Вскоре после отказа от предложенных командиром полка очередного повышения и офицерского чина (открывавшего ему путь в дворянство), он был арестован. Разбирательство шло долго, и, находясь под арестом, он читал Библию и жития святых.
9 июня 1823 г. решением военного суда «За принятое намерение удалиться вовсе от службы для пустынножительства, и так как, за всеми предпринимаемыми мерами и вразумлениями к продолжению службы, остался непреклоним и при том показал, что лучше согласен получить смерть, нежели оставить свое намерение, – по конфирмации главнокомандующего 1-ю армиею, как упорствующий в своем мнении и не хотящий служить, выключен из воинского звания и назначен в ссылку в Нерчинск, на работы в рудниках тамошних горных заводов». Так, в 39 лет, из которых около 16-ти он отслужил в армии, Даниил был отправлен на каторгу в Сибирь. По собственному желанию он прошел этот путь в кандалах [Указ. соч., с. 45—46].

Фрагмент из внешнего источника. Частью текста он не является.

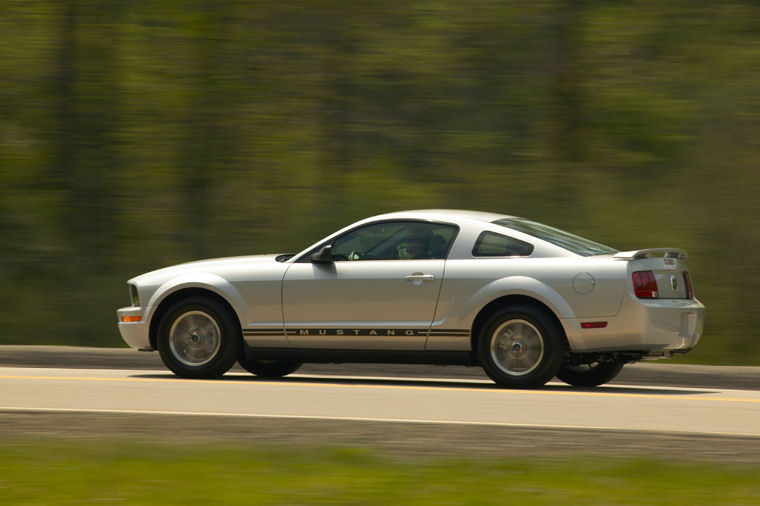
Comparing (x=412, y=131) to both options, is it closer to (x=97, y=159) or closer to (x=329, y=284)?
(x=97, y=159)

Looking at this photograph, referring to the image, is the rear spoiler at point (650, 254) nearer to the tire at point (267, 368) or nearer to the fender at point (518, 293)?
the fender at point (518, 293)

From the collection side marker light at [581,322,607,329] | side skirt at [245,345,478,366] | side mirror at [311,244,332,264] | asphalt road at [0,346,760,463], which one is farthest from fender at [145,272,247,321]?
side marker light at [581,322,607,329]

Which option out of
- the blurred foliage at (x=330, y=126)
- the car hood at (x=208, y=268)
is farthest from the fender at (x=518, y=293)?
the blurred foliage at (x=330, y=126)

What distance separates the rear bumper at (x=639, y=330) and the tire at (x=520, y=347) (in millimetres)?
173

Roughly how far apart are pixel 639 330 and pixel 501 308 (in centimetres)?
112

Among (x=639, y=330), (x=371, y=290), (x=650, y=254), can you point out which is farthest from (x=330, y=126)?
(x=639, y=330)

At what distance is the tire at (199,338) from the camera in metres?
10.6

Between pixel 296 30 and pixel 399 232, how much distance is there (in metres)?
8.88

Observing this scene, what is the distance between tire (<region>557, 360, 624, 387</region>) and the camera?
423 inches

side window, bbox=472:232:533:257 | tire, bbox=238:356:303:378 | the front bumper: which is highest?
side window, bbox=472:232:533:257

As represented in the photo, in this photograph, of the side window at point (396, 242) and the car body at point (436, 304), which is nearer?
the car body at point (436, 304)

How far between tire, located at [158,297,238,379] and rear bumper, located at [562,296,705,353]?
2.92 meters

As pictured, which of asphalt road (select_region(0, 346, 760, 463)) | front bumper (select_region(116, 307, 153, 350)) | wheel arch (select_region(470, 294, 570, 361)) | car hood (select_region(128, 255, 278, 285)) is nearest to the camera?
asphalt road (select_region(0, 346, 760, 463))

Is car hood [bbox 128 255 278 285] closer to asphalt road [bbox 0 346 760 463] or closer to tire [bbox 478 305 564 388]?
asphalt road [bbox 0 346 760 463]
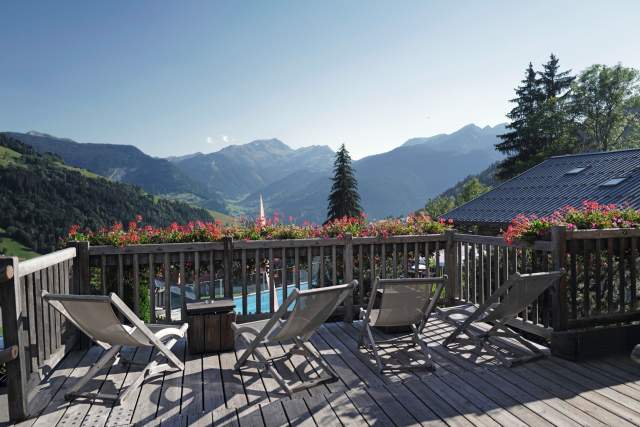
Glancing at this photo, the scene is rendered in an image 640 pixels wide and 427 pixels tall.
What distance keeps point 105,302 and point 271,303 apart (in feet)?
7.95

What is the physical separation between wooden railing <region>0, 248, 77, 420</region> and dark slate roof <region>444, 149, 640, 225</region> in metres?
17.9

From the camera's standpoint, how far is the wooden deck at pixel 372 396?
9.05 ft

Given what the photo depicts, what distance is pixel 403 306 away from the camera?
379 cm

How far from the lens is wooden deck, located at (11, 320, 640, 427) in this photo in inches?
109

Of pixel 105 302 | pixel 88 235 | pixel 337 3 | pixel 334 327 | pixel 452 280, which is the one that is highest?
pixel 337 3

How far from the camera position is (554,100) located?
120 feet

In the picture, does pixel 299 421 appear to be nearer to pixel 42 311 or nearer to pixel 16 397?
pixel 16 397

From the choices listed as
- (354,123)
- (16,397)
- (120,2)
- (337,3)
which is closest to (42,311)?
(16,397)

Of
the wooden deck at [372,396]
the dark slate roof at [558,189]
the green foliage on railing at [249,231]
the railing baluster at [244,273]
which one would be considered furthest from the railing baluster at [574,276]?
the dark slate roof at [558,189]

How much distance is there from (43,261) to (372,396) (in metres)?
2.82

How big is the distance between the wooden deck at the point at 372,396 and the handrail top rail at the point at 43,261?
960 mm

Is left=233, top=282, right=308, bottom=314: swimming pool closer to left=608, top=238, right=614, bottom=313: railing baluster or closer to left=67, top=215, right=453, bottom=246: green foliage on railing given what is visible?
left=67, top=215, right=453, bottom=246: green foliage on railing

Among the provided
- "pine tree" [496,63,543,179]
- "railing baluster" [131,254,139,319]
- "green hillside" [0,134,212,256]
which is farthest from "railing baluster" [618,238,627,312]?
"green hillside" [0,134,212,256]

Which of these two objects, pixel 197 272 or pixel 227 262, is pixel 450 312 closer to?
pixel 227 262
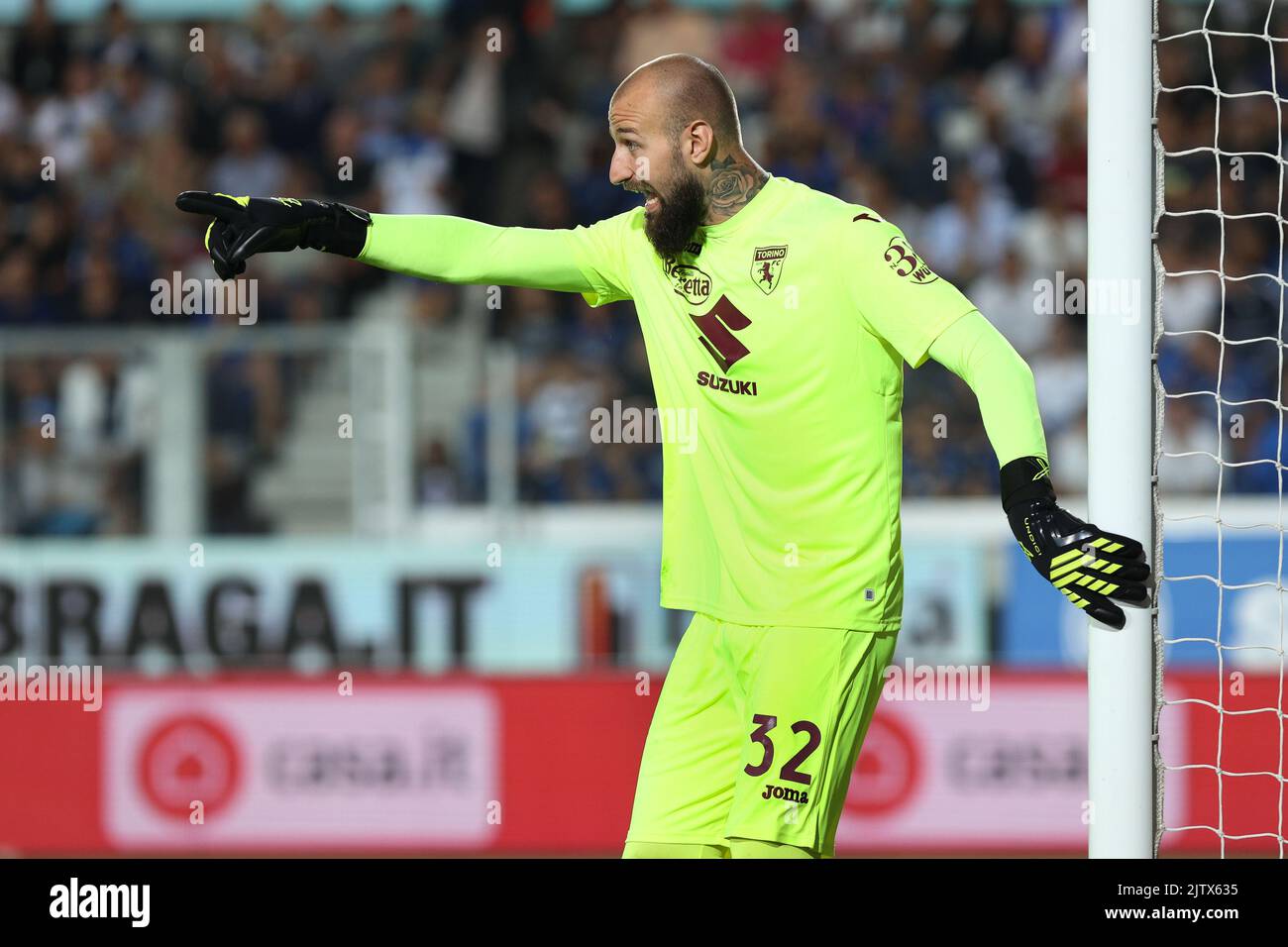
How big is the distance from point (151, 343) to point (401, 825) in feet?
9.20

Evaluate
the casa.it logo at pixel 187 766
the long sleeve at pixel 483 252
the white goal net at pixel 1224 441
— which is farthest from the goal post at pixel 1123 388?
the casa.it logo at pixel 187 766

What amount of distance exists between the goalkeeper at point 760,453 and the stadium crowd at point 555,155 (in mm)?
5451

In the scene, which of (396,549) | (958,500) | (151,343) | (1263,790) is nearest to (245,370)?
(151,343)

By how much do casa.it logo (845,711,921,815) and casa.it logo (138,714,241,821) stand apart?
3.10m

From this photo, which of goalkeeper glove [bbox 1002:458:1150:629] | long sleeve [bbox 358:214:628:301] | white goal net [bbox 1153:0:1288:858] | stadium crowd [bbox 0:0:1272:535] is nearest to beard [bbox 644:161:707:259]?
long sleeve [bbox 358:214:628:301]

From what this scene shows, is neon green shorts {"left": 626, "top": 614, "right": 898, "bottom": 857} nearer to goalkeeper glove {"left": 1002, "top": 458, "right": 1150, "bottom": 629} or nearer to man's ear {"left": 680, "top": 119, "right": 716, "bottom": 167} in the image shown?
goalkeeper glove {"left": 1002, "top": 458, "right": 1150, "bottom": 629}

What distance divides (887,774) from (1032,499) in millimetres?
5259

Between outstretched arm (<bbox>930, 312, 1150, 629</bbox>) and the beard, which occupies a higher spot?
the beard

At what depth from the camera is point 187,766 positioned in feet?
29.1

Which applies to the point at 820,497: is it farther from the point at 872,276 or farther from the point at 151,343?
the point at 151,343

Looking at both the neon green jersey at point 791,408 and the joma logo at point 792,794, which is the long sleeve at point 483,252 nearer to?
the neon green jersey at point 791,408

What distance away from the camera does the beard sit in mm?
4059

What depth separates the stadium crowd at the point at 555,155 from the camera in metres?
10.0
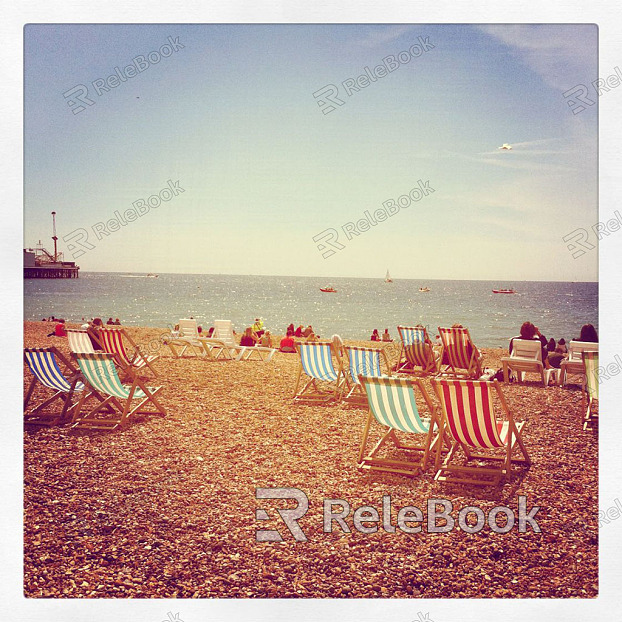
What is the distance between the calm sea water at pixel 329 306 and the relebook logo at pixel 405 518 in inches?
979

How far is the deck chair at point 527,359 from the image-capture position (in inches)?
309

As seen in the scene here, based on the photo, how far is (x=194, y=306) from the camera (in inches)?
1800

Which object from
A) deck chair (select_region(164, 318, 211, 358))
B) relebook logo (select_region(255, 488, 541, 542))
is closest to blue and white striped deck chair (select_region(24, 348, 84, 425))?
relebook logo (select_region(255, 488, 541, 542))

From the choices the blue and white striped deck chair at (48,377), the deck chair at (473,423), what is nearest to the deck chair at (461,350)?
the deck chair at (473,423)

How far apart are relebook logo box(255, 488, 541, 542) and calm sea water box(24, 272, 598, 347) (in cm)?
2485

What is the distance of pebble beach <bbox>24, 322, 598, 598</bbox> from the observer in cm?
283

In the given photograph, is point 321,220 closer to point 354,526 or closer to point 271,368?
point 271,368

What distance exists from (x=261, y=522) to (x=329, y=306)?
152 feet

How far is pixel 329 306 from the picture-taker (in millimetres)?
49781

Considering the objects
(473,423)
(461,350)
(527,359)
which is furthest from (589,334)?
(473,423)

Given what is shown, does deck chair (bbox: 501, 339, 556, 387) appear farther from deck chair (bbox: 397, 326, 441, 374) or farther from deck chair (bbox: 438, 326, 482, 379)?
deck chair (bbox: 397, 326, 441, 374)

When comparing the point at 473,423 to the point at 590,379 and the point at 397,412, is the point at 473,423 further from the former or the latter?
the point at 590,379

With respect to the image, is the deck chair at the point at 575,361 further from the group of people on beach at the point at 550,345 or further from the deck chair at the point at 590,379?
the deck chair at the point at 590,379
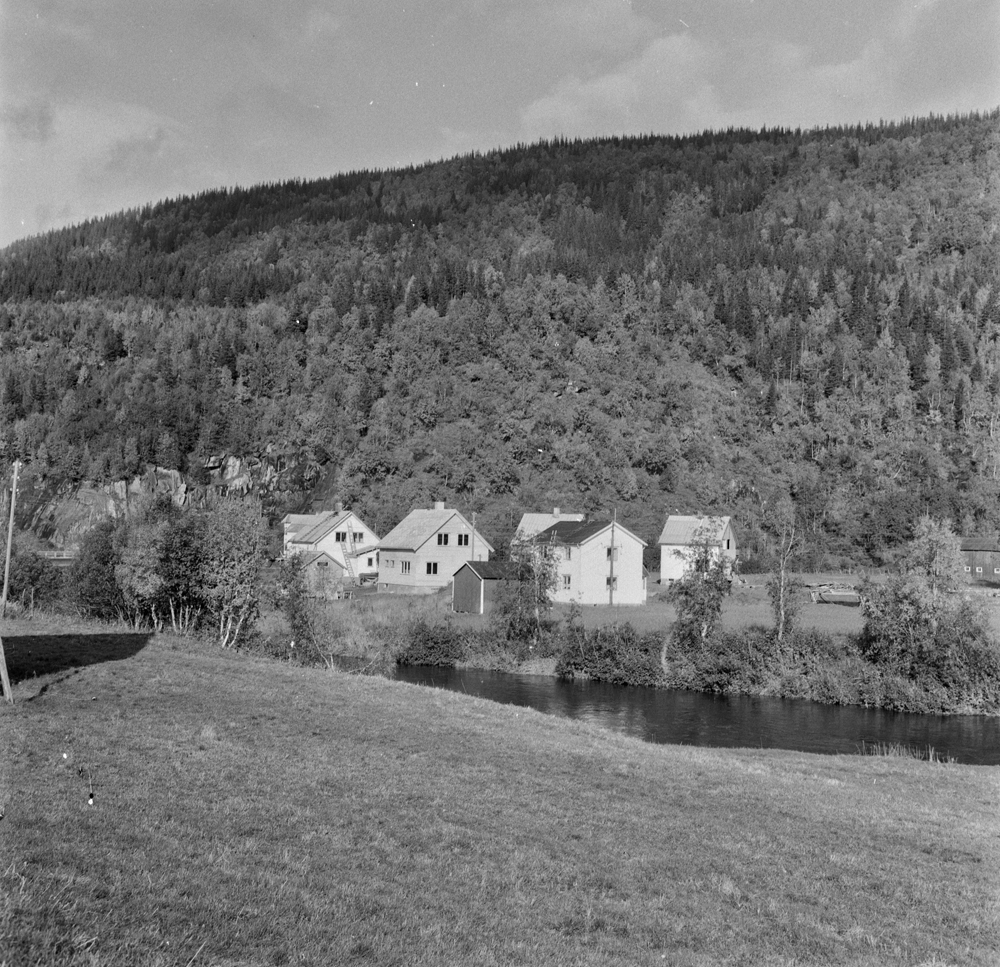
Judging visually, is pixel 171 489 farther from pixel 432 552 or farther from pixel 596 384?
pixel 596 384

Кандалы. Из коллекции Минусинского краеведческого музея им. Н. М. Мартьянова. Фото Е. А. Голикова. Из архива В. Е. Гиндер.
Отправление на каторгу для осужденного в первой половине XIX века обычно означало, что по отбытии своего срока каторжник освобождался от острожных работ и становился ссыльнопоселенцем. Ему назначалось место для постоянного житья, и только через десять лет после этого он получал разрешение селиться, где угодно в Сибири: в городе или сельском обществе. Вернуться в родные места он уже не мог и отказываясь от мирской карьеры Даниил должен был понимать, что обрекает себя на жизнь в чужих краях навсегда [Олферьев, с. 93]. Жизнь на каторге.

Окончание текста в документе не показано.